### Extract:

········

Apply automatic security upgrades to Azure Kubernetes Service (AKS) nodes using GitHub Actions

Security updates are a key part of maintaining your AKS cluster's security and compliance with the latest fixes for the underlying OS. These updates include OS security fixes or kernel updates. Some updates require a node reboot to complete the process.

This article shows you how you can automate the update process of AKS nodes using GitHub Actions and Azure CLI to create an update task based on cron that runs automatically.

Note

You can also perform node image upgrades automatically and schedule these upgrades using planned maintenance. For more information, see Automatically upgrade node images.

Before you begin

  • This article assumes you have an existing AKS cluster. If you need an AKS cluster, create one using Azure CLI, Azure PowerShell, or the Azure portal.
  • This article also assumes you have a GitHub account and a profile repository to host your actions. If you don't have a repository, create one with the same name as your GitHub username.
  • You need the Azure CLI version 2.0.59 or later installed and configured. Run az --version to find the version. If you need to install or upgrade, see Install Azure CLI.

Update nodes with az aks upgrade

The az aks upgrade command gives you a zero downtime way to apply updates. The command performs the following actions:

  1. Applies the latest updates to all your cluster's nodes.

········

Stored dataset rows:
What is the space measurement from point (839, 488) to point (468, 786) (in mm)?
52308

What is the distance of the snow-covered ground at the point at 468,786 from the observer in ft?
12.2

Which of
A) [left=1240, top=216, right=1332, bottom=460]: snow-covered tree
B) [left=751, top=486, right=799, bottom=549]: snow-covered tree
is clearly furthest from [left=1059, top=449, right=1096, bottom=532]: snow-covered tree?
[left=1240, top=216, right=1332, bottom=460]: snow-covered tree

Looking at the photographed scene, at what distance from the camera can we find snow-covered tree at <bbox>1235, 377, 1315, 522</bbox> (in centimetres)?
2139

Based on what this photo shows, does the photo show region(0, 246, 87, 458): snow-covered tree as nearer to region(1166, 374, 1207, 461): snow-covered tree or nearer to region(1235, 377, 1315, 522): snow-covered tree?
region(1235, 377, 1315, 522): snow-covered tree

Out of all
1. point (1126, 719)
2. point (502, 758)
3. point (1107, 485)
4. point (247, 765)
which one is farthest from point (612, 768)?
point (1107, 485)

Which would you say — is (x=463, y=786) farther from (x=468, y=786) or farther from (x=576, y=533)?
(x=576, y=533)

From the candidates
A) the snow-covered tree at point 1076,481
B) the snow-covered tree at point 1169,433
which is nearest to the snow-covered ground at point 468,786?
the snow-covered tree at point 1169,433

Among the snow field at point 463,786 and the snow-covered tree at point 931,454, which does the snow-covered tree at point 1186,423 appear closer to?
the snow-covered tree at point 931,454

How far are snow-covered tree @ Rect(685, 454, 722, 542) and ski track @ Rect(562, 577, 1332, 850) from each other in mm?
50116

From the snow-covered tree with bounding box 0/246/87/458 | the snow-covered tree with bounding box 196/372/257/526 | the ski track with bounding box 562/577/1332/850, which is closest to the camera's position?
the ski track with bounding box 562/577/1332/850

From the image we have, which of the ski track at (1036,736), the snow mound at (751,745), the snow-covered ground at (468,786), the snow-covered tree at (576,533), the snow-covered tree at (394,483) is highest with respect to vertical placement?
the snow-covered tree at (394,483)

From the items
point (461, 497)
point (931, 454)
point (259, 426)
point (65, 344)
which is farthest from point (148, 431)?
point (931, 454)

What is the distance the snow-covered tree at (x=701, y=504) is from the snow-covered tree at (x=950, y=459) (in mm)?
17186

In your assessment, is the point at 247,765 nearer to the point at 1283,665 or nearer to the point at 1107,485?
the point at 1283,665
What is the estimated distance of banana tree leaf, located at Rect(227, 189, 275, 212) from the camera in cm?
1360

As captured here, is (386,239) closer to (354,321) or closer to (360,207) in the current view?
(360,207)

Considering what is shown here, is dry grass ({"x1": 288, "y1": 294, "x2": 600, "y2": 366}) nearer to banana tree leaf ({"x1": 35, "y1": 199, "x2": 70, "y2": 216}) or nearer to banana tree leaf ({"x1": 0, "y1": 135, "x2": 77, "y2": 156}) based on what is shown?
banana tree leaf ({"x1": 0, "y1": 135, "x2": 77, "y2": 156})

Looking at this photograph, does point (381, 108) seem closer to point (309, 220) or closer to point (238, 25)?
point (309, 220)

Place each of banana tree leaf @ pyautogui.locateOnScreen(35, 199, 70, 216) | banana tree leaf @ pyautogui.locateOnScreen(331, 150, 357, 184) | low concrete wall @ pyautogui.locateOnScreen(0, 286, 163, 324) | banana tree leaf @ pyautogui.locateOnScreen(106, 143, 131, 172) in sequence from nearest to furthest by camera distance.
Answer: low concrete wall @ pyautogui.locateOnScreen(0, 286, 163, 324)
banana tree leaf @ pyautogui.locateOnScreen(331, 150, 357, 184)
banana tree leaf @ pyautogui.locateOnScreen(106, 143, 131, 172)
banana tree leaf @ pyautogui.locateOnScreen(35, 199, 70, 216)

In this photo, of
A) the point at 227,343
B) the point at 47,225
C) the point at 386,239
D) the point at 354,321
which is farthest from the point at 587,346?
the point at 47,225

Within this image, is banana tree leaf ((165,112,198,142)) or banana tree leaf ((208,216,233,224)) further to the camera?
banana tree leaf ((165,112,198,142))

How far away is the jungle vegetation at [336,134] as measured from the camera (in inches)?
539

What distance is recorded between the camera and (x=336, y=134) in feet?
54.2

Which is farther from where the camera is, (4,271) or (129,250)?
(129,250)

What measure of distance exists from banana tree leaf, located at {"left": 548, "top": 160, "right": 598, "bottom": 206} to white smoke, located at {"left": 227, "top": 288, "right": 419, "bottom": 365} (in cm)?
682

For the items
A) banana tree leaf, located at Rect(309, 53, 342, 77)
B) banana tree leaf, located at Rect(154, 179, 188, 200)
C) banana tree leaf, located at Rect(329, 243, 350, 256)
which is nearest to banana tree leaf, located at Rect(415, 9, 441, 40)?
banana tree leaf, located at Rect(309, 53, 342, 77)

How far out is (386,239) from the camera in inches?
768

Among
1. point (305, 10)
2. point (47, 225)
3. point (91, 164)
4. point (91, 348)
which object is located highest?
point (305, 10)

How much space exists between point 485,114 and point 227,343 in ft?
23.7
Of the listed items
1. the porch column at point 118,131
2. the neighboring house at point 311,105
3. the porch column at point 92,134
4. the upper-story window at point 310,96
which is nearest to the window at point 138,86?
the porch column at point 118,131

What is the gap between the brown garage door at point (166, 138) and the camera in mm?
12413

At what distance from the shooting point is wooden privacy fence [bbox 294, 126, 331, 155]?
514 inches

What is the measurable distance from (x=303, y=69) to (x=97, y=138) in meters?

········

### Request:
Answer these questions using the article on AKS node security upgrades:
(a) What do some updates require in order to complete?
(b) What name should a new repository have if you don't have one?
(c) Which version of the Azure CLI is the minimum requirement?
None of the rows are needed for what comes next.

### Output for this task:
(a) A node reboot.
(b) The same name as your GitHub username.
(c) Version 2.0.59.